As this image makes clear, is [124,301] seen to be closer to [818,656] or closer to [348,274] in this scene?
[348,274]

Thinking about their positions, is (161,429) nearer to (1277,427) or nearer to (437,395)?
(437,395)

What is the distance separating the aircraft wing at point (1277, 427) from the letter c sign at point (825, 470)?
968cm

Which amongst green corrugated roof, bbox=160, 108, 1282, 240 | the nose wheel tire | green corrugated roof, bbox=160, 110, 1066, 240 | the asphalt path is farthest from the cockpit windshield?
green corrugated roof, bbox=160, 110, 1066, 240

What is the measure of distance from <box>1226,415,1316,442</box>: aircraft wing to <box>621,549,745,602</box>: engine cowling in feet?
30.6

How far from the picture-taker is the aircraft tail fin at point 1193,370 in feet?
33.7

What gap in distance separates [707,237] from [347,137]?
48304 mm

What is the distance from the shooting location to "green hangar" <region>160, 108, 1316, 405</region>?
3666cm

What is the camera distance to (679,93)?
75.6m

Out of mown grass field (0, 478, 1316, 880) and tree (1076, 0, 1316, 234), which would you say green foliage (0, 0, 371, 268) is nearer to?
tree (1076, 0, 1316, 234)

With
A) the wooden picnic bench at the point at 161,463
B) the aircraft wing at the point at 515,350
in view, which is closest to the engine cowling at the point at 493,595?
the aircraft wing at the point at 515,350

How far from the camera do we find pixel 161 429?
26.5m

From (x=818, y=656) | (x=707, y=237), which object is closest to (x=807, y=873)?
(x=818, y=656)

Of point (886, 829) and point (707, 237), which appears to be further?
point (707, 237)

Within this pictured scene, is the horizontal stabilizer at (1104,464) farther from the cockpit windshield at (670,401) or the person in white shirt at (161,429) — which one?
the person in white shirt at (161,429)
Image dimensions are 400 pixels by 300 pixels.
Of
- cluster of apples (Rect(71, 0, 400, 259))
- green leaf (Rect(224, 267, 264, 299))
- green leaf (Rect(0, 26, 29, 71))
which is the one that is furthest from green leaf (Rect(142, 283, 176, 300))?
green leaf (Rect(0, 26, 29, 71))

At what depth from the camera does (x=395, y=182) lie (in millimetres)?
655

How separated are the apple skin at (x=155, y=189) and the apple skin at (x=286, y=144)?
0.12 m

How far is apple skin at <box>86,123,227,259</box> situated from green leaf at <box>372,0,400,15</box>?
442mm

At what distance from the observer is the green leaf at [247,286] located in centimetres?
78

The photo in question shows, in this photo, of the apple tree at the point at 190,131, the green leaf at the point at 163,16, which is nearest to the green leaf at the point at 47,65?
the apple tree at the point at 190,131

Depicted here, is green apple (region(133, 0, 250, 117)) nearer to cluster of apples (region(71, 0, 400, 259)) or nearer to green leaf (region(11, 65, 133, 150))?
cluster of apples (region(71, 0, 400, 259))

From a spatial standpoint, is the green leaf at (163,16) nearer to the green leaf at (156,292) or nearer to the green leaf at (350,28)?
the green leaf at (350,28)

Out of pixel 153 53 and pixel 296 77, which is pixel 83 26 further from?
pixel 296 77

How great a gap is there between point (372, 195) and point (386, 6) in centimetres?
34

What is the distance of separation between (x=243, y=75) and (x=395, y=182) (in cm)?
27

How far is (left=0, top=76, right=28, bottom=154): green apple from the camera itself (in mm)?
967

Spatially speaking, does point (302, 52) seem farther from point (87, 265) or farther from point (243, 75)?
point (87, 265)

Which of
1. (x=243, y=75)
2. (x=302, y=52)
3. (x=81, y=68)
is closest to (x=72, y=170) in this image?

:::::

Rewrite all the records above as a numbered list with one entry per line, and drop the blank lines.

■ SOLUTION FOR THIS PROBLEM
1. As this image makes clear, is [124,301] seen to be closer to [818,656] or closer to [348,274] in this scene?
2. [348,274]
3. Thinking about their positions, is (161,429) nearer to (1277,427) or nearer to (437,395)?
4. (437,395)
5. What is the distance separating the aircraft wing at point (1277, 427) from the letter c sign at point (825, 470)?
6. 968cm
7. Which amongst green corrugated roof, bbox=160, 108, 1282, 240 | the nose wheel tire | green corrugated roof, bbox=160, 110, 1066, 240 | the asphalt path is farthest from the cockpit windshield?
8. green corrugated roof, bbox=160, 110, 1066, 240
9. What is the measure of distance from <box>1226,415,1316,442</box>: aircraft wing to <box>621,549,745,602</box>: engine cowling in feet?
10. 30.6
11. How far from the picture-taker is the aircraft tail fin at point 1193,370 in feet?
12. 33.7
13. What gap in distance separates [707,237] from [347,137]?
14. 48304 mm
15. What is the distance from the shooting location to "green hangar" <region>160, 108, 1316, 405</region>?
16. 3666cm
17. What is the camera distance to (679,93)?
18. 75.6m
19. Out of mown grass field (0, 478, 1316, 880) and tree (1076, 0, 1316, 234), which would you say green foliage (0, 0, 371, 268) is nearer to?
20. tree (1076, 0, 1316, 234)
21. With
22. A) the wooden picnic bench at the point at 161,463
23. B) the aircraft wing at the point at 515,350
24. in view, which is closest to the engine cowling at the point at 493,595?
25. the aircraft wing at the point at 515,350
26. How far from the camera do we find pixel 161 429?
27. 26.5m
28. From (x=818, y=656) | (x=707, y=237), which object is closest to (x=807, y=873)?
29. (x=818, y=656)
30. Of point (886, 829) and point (707, 237), which appears to be further?
31. point (707, 237)
32. Within this pictured scene, is the horizontal stabilizer at (1104,464) farther from the cockpit windshield at (670,401) or the person in white shirt at (161,429) — which one?
33. the person in white shirt at (161,429)
34. Image dimensions are 400 pixels by 300 pixels.
35. Of
36. - cluster of apples (Rect(71, 0, 400, 259))
37. - green leaf (Rect(224, 267, 264, 299))
38. - green leaf (Rect(0, 26, 29, 71))
39. which is the one that is furthest from green leaf (Rect(142, 283, 176, 300))?
40. green leaf (Rect(0, 26, 29, 71))
41. At what depth from the camera does (x=395, y=182) lie (in millimetres)?
42. 655
43. How separated are the apple skin at (x=155, y=189) and the apple skin at (x=286, y=144)?
44. 0.12 m
45. How far is apple skin at <box>86,123,227,259</box> situated from green leaf at <box>372,0,400,15</box>?
46. 442mm
47. At what distance from the observer is the green leaf at [247,286] located in centimetres?
48. 78
49. The photo in question shows, in this photo, of the apple tree at the point at 190,131, the green leaf at the point at 163,16, which is nearest to the green leaf at the point at 47,65?
50. the apple tree at the point at 190,131
51. Depicted here, is green apple (region(133, 0, 250, 117)) nearer to cluster of apples (region(71, 0, 400, 259)) or nearer to green leaf (region(11, 65, 133, 150))?
52. cluster of apples (region(71, 0, 400, 259))
53. From a spatial standpoint, is the green leaf at (163,16) nearer to the green leaf at (156,292) or nearer to the green leaf at (350,28)?
54. the green leaf at (350,28)
55. Out of pixel 153 53 and pixel 296 77, which is pixel 83 26 further from?
56. pixel 296 77
57. How great a gap is there between point (372, 195) and point (386, 6) in centimetres?
58. 34
59. What is the distance of separation between (x=243, y=75) and (x=395, y=182) (in cm)?
60. 27
61. How far is (left=0, top=76, right=28, bottom=154): green apple from the camera itself (in mm)?
62. 967
63. Spatially speaking, does point (302, 52) seem farther from point (87, 265) or farther from point (243, 75)?
64. point (87, 265)
65. Which of
66. 1. (x=243, y=75)
67. 2. (x=302, y=52)
68. 3. (x=81, y=68)
69. is closest to (x=72, y=170) in this image?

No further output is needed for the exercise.